Tag: Chris Rivers

 

Planit Hank is a mysterious but up-and-coming, underground producer whose latest effort, the Night Before Purgatory EP is slated for release next month — and the EP finds Planit Hank collaborating with a who’s who of gritty, New York street shit hip hop, including M.O.P., AZ, Canibus, Chris Rivers, Styles P, Kool G. Rap, DJ Evil Dee and a few others. “Life in Crooklyn,” the EP’s latest single is centered by a production that’s equally soulful and mournful as it features an atmospheric and looped horn sample, tweeter and woofer rock boom bap beats and scratching by the incredible DJ Evil Dee. Jeru The Damaja, Buckshot and AZ all wax both nostalgically and heartbreakingly about their rough and tumble childhoods — Jeru The Damaja talks about all the people he knew and loved, who were tragically murdered, with the recognition that without music, he may have ended up much like those he remembered; AZ proudly rhymes about repping Brooklyn all day; Buckshot, arguably one of the best emcees ever manages to pay tribute to BIG, make a brief point about gentrification but while pointing out that gangster shit is still there — and always will be there. But along with that the song focuses on the lack of older heads giving guidance to young cats in the way that happened for these legendary emcees. What makes the track intriguing to me is that it manages to view things from an older perspective but without sounding like crotchety old men, screaming at the clouds and the young cats about how everything fucking sucks, and how the music the kids listen to these days is awful; nor is the nostalgia within the song maudlin. If anything, it speaks to how powerful music can be — that it save the lives of people in desperate circumstances.

 

 

 

 

With the release of “The Motions” featuring Chris Rivers, “The Road” produced by Sicknature of Snowgoons, Boston-based artist Rite Hook has received attention and praise as an emcee and as a vocalist. Building up on the buzz, he’s received Rite Hook has released a moody and spectral cover of Stone Temple Pilots‘ classic “Creep,” which has the Boston-based emcee and vocalist channeling Scott Weiland with an uncanny accuracy — as though he were possessed by the late vocalist’s spirit during the recording of the song.
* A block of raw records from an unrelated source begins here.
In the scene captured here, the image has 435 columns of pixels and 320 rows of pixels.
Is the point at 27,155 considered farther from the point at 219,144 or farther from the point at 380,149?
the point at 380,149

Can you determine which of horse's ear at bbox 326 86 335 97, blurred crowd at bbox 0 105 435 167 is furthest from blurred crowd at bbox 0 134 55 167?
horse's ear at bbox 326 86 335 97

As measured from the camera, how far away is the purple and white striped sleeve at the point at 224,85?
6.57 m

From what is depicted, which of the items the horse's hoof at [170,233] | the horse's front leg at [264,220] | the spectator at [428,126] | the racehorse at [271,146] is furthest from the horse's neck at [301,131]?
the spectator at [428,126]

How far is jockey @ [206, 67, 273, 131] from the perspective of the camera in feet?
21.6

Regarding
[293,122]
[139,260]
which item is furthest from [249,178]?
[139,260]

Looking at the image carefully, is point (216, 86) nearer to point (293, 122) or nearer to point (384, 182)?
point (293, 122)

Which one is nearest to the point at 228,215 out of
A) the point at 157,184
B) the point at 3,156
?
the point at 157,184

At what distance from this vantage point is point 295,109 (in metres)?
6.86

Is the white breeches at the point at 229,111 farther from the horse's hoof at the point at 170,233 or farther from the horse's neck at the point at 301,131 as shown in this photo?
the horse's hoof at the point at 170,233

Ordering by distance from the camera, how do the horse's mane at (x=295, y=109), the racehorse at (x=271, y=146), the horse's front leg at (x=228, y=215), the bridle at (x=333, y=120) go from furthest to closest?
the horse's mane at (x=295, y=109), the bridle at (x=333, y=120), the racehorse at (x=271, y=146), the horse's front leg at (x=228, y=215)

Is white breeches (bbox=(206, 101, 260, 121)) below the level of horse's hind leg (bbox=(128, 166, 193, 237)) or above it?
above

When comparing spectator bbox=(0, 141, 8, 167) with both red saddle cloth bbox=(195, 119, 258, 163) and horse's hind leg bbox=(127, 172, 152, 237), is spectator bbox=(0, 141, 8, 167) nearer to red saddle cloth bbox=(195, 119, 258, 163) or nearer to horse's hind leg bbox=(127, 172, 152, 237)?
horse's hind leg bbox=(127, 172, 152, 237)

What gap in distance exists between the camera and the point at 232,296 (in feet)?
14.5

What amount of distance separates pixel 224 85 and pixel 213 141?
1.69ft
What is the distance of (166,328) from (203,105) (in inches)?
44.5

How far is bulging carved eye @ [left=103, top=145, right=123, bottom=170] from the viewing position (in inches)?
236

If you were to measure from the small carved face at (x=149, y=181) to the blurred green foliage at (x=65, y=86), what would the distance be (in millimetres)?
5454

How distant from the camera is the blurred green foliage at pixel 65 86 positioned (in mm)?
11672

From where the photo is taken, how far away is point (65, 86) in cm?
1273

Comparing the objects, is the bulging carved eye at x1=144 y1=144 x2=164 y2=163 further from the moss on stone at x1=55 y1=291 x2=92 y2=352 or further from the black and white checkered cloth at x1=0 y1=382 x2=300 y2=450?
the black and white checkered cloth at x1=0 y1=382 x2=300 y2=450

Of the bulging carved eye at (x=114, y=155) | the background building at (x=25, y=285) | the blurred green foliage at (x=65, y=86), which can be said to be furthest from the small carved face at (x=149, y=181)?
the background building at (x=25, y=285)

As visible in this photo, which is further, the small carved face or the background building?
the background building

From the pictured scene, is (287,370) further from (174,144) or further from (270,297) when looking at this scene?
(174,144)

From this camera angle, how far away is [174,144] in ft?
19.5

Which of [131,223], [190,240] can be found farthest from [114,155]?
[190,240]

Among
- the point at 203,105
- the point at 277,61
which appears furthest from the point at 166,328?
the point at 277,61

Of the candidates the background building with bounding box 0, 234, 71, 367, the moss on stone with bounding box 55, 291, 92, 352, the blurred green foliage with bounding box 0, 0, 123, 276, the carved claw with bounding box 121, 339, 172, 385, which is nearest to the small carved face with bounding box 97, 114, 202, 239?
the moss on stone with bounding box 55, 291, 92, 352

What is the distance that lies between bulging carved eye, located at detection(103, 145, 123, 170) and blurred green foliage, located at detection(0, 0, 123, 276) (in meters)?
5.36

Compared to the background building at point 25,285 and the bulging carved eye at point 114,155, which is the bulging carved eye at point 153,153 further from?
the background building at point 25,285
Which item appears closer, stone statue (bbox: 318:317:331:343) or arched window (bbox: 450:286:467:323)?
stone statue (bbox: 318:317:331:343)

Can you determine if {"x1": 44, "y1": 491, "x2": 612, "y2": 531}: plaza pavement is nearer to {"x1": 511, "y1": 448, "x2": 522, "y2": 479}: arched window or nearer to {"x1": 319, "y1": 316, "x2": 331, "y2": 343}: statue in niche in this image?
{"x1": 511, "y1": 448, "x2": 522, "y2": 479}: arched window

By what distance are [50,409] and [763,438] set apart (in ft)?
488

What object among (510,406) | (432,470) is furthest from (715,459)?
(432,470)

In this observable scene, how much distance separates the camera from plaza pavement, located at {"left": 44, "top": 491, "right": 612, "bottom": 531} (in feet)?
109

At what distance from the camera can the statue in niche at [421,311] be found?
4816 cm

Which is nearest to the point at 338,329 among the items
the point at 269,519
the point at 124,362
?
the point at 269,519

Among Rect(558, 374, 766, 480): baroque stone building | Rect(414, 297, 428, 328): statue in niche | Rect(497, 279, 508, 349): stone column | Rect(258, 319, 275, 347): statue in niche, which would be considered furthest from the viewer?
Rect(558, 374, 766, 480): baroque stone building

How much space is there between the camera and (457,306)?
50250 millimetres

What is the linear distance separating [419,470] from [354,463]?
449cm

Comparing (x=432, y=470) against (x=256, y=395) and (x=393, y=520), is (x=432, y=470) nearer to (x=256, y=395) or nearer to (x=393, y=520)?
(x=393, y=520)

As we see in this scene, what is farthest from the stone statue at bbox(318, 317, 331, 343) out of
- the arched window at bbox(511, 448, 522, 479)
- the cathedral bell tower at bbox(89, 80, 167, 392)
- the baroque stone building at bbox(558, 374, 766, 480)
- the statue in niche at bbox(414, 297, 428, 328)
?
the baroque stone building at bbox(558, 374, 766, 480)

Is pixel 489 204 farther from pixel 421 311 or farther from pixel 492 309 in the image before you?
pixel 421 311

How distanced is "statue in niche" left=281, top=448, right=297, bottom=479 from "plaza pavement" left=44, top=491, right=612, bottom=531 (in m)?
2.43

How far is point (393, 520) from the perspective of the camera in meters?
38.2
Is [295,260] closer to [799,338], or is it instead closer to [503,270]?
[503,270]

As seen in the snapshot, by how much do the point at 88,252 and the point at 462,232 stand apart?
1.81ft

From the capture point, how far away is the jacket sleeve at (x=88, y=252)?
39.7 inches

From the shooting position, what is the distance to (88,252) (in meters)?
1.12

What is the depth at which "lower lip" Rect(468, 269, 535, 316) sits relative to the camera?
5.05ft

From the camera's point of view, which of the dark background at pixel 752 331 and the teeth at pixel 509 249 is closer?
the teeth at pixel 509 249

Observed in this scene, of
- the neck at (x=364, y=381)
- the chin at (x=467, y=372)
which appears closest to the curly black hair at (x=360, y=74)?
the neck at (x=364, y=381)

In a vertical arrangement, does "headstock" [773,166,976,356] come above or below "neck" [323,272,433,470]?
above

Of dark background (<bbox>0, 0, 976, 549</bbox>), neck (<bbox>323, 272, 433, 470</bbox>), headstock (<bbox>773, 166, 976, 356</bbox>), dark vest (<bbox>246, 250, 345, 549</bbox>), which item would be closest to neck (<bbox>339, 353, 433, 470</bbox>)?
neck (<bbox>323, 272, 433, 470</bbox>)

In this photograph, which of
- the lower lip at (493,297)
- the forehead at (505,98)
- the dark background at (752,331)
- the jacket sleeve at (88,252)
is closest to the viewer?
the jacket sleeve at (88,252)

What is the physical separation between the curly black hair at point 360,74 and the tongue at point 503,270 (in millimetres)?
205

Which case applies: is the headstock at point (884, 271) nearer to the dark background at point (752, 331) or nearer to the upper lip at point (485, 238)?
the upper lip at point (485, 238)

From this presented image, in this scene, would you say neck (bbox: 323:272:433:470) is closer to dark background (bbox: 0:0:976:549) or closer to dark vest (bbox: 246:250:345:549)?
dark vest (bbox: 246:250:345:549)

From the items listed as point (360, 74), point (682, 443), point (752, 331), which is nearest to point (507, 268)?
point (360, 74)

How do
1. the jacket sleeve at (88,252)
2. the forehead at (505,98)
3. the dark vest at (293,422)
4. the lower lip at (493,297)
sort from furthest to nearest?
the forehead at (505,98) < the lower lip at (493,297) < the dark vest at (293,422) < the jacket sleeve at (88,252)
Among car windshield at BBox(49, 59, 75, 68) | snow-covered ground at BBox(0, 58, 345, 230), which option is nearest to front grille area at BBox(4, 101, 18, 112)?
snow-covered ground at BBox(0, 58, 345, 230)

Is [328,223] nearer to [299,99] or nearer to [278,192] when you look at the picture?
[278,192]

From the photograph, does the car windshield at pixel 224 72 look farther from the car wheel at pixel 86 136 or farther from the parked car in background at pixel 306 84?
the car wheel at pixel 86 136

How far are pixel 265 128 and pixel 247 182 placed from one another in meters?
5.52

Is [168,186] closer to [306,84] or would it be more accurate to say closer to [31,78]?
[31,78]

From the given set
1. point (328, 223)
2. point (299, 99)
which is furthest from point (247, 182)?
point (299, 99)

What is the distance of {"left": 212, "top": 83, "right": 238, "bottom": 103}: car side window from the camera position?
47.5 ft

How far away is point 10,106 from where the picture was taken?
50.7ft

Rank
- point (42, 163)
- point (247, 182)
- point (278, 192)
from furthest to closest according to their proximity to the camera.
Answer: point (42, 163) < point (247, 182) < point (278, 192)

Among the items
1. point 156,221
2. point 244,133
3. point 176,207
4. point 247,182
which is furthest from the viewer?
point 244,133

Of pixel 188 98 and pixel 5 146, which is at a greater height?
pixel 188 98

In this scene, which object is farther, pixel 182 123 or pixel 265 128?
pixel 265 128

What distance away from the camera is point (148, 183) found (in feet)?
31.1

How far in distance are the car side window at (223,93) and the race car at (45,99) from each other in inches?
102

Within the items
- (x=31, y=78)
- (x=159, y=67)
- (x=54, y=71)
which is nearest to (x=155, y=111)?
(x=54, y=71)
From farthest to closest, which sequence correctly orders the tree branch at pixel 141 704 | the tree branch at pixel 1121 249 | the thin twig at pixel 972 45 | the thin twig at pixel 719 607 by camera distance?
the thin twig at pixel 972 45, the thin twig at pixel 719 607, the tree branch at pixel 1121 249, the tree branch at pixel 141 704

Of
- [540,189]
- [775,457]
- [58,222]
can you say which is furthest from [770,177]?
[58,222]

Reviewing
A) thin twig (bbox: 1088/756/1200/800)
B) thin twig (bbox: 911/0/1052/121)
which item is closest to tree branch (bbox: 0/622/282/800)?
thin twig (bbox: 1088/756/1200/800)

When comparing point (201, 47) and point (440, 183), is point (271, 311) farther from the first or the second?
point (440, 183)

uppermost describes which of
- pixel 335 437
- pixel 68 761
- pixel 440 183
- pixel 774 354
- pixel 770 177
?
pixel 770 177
Pairing The Arcitype’s production consisting of ominous atmospherics, layers of bluesy and buzzing guitars and propulsive drum programming with Rite Hook’s vocals, their rendition is a modern, Portishead-inspired cover that replaces the acoustic guitars of the original’s verses and electric guitars of the song’s chorus and hook while retaining the melancholy introspection of the original. Unfortunately, “Creep” will not appear on Rite Hook’s forthcoming full-length Modify — but from what I understand there are plans to official release it sometime this year.